• What you are asked to do: Whichever lines of the material contain "level", copy each of them.
►
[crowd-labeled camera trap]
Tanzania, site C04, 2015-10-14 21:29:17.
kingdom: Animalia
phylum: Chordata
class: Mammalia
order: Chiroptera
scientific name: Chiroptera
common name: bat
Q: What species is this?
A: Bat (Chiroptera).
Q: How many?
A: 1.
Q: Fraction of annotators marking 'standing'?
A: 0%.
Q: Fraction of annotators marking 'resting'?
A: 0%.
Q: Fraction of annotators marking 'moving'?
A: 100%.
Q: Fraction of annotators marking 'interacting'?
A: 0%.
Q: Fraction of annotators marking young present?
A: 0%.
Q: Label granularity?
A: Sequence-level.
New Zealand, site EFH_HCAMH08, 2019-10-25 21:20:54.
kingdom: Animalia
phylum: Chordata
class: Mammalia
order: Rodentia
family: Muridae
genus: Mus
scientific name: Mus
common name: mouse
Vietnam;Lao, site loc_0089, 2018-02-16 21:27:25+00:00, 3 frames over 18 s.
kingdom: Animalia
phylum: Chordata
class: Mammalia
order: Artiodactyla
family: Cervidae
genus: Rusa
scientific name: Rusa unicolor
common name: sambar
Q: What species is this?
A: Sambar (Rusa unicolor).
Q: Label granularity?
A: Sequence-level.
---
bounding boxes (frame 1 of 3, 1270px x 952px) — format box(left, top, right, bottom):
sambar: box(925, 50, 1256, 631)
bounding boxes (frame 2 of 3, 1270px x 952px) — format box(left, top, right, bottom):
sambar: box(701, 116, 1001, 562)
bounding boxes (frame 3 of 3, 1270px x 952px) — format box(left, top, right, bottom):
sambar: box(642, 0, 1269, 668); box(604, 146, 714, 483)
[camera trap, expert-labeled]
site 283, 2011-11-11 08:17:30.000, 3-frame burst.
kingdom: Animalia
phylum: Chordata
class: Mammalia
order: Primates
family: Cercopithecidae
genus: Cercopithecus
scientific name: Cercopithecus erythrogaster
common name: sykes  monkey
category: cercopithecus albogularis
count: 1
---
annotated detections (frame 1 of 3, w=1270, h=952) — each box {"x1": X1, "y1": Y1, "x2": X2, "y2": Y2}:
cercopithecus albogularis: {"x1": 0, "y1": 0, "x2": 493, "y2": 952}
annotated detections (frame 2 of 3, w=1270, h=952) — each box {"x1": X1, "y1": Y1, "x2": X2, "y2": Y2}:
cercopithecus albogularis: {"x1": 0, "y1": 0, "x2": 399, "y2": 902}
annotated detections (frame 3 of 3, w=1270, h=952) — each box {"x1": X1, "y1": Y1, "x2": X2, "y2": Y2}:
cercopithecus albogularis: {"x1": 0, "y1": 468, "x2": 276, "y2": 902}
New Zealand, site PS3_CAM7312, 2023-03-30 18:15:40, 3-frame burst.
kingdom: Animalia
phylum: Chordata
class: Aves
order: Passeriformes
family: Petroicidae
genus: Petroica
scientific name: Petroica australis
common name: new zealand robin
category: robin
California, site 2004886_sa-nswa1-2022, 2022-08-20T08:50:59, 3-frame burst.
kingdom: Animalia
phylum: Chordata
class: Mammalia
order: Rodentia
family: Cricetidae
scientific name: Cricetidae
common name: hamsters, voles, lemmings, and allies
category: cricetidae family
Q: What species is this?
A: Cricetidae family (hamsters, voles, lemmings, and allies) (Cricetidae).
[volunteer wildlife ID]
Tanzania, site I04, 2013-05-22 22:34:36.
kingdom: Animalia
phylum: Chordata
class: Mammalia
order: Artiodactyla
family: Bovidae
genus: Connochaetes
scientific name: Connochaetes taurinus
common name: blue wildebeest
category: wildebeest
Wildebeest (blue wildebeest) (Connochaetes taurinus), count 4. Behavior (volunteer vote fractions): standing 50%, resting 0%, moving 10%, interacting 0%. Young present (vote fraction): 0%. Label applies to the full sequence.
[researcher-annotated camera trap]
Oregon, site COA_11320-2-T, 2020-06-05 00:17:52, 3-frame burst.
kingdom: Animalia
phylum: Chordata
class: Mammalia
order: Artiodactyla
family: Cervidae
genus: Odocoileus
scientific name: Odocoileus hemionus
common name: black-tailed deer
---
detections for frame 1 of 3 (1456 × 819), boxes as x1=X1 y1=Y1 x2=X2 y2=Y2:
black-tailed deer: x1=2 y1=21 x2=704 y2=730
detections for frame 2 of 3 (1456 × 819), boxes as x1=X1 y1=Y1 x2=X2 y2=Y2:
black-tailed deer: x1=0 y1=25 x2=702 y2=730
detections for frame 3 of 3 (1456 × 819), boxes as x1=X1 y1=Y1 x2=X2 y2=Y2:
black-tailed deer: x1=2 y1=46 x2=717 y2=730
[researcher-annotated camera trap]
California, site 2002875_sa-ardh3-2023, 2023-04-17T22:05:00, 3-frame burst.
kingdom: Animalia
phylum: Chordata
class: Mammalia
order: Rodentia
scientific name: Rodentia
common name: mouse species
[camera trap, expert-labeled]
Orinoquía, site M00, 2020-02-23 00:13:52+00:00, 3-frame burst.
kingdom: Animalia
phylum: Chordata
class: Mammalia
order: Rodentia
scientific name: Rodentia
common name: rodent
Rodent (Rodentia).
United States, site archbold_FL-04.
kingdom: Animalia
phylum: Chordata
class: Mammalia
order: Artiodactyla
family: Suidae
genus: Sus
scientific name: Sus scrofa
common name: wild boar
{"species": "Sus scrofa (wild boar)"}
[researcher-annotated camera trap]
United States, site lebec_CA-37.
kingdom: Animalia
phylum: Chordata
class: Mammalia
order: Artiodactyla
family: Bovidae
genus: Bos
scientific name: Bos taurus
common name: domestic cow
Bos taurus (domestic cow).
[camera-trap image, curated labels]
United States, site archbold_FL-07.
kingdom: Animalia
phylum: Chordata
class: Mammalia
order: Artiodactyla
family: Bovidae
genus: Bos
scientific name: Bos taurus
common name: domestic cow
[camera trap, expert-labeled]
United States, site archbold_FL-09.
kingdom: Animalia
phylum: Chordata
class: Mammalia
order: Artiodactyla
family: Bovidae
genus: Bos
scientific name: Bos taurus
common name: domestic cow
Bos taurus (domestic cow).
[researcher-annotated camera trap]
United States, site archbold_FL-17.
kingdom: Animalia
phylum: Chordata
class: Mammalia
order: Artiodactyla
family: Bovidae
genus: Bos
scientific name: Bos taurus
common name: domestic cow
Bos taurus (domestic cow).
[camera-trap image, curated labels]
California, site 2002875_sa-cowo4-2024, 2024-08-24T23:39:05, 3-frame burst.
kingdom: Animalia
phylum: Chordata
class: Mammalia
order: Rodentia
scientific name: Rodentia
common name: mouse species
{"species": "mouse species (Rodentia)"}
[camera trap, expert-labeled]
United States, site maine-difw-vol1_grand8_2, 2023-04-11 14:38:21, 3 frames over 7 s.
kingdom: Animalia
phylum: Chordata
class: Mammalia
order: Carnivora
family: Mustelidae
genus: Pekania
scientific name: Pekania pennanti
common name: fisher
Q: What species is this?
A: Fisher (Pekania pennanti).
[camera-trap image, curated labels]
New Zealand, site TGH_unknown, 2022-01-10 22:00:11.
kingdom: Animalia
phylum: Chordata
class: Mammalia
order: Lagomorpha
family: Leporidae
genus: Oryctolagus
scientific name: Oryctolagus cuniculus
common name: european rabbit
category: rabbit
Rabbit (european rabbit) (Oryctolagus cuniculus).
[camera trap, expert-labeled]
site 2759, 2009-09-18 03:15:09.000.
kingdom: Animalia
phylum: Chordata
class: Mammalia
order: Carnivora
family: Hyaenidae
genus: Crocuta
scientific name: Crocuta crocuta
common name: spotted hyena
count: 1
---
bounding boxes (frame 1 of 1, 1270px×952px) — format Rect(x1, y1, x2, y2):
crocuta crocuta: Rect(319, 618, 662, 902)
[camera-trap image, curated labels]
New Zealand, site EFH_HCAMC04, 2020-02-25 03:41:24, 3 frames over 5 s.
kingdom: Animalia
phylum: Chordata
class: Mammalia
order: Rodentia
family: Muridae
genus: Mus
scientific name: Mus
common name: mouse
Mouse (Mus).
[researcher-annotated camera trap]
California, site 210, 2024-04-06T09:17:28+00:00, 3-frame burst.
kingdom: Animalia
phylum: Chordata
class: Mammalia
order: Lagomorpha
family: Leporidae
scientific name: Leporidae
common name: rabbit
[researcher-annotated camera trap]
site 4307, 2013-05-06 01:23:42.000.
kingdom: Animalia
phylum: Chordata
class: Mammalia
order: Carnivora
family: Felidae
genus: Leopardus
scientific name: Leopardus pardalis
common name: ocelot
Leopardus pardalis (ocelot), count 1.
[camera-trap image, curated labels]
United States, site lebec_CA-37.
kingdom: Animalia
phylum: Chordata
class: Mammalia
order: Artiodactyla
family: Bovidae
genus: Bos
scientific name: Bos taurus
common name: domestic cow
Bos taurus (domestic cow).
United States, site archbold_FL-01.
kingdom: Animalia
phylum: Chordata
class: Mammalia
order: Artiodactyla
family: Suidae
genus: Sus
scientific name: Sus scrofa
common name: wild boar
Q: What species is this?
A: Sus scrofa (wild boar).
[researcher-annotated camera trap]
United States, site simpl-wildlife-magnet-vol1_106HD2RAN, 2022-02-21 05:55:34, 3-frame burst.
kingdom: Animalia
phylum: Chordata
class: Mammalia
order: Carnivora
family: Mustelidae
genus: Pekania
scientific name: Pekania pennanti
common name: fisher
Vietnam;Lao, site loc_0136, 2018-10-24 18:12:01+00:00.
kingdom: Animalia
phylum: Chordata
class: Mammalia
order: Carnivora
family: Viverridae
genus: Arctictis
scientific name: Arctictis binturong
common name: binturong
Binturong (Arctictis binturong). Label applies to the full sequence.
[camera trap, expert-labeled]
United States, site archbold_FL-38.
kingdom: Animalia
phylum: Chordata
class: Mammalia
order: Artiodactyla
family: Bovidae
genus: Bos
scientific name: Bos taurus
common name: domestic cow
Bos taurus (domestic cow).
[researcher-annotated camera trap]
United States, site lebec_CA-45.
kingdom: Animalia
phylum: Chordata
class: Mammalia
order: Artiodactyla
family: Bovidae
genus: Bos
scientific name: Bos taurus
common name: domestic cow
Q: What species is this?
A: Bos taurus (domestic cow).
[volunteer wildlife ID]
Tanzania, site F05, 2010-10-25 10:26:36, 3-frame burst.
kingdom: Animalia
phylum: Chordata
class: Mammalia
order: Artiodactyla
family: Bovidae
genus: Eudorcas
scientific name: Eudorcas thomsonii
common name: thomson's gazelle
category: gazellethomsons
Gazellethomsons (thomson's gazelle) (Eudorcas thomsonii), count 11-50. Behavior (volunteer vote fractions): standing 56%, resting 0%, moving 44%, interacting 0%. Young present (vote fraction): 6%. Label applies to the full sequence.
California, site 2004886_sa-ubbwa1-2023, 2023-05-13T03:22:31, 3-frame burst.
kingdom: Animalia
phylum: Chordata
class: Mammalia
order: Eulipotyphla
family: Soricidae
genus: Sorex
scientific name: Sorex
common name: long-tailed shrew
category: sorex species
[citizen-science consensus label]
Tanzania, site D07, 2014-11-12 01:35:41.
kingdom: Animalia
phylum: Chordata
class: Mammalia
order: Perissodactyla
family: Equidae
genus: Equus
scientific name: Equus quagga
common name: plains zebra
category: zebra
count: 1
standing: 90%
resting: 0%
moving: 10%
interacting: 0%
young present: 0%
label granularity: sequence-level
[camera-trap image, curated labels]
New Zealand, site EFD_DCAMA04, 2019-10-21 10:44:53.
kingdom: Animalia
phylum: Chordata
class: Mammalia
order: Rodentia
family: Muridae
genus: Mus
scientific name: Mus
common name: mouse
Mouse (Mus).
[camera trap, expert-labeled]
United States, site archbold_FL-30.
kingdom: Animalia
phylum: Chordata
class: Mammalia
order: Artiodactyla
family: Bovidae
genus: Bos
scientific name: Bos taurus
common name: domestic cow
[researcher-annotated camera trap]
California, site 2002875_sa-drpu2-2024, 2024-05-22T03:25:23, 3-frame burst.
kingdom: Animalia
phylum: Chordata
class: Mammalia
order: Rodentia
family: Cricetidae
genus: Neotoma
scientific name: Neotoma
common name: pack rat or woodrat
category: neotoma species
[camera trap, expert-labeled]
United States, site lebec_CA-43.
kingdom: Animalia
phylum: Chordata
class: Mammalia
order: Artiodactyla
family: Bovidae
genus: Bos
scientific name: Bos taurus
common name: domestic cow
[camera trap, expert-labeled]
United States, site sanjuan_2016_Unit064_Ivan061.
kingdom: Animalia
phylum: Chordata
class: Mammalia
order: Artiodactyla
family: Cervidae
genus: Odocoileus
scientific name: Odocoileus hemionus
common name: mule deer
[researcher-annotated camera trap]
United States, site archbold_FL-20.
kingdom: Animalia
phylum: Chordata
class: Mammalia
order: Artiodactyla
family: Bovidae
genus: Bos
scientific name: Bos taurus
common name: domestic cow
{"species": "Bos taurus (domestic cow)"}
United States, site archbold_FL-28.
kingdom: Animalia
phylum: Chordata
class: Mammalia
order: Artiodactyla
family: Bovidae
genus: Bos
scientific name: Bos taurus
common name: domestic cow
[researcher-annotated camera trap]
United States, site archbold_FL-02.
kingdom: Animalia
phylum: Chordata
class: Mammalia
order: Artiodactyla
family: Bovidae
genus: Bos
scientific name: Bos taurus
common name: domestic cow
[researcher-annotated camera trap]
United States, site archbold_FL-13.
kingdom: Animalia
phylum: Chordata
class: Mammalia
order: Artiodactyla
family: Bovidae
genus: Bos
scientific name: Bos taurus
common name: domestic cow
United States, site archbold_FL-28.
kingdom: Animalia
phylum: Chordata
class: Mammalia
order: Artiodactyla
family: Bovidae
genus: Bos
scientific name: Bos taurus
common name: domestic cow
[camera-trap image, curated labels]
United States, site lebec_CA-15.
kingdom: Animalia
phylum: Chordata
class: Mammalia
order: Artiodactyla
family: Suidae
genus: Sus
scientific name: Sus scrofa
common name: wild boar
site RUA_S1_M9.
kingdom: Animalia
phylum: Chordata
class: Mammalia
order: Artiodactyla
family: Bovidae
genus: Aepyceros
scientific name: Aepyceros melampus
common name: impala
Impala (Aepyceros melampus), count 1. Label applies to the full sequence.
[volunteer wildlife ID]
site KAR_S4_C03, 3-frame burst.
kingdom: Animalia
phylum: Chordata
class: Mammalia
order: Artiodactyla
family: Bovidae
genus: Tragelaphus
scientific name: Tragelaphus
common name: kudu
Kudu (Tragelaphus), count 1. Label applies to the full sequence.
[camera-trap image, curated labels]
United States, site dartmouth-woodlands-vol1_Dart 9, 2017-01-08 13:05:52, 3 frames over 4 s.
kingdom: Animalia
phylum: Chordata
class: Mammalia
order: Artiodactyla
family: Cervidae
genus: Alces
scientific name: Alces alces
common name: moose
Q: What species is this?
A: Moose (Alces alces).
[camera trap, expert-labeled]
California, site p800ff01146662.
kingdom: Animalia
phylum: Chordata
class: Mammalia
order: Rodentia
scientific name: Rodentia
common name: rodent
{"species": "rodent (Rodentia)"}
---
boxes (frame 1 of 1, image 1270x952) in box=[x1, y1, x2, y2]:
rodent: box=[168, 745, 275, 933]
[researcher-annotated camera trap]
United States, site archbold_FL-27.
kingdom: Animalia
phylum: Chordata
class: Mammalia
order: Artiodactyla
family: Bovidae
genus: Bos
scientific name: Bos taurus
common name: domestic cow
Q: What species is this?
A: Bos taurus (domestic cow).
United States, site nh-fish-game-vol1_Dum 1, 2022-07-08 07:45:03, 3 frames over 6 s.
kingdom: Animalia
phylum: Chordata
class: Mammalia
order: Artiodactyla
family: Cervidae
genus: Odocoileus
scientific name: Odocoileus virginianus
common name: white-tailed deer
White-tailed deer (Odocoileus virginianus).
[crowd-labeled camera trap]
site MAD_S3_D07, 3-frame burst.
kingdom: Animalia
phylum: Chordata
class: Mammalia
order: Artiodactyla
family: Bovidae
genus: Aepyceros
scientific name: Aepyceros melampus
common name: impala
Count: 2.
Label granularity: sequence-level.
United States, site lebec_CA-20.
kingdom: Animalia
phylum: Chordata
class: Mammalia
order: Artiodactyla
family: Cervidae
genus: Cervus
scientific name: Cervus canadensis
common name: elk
◄
• Result below:
A: Sequence-level.
A: Sequence-level.
label granularity: sequence-level
Label granularity: sequence-level.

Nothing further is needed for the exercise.